Stored entries:

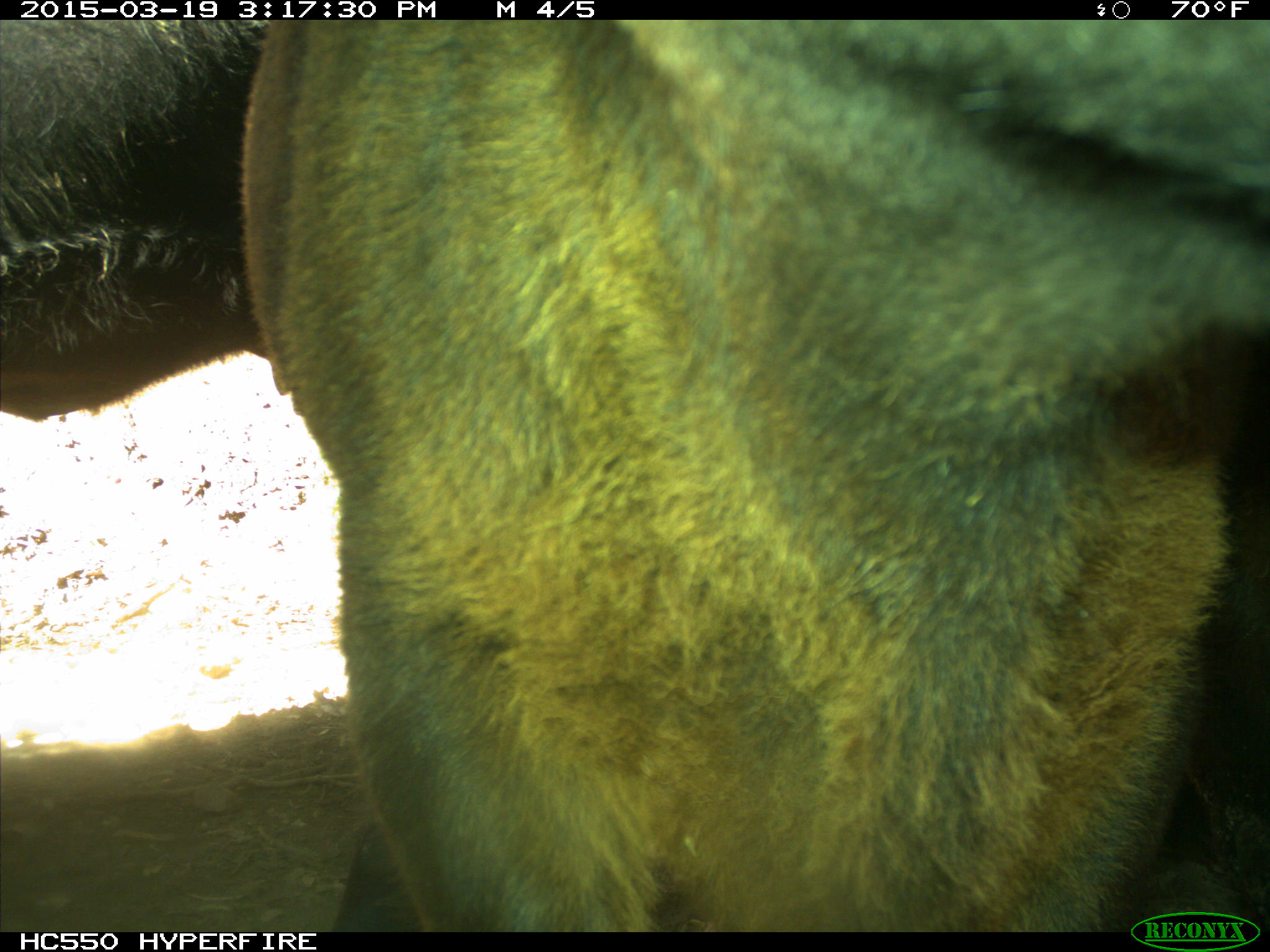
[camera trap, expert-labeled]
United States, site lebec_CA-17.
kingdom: Animalia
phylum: Chordata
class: Mammalia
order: Artiodactyla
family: Bovidae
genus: Bos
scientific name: Bos taurus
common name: domestic cow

== INSTRUCTIONS TO FOLLOW ==
Without including any pictures, return every line of the records exactly.

== EXERCISE OUTPUT ==
[camera trap, expert-labeled]
United States, site lebec_CA-17.
kingdom: Animalia
phylum: Chordata
class: Mammalia
order: Artiodactyla
family: Bovidae
genus: Bos
scientific name: Bos taurus
common name: domestic cow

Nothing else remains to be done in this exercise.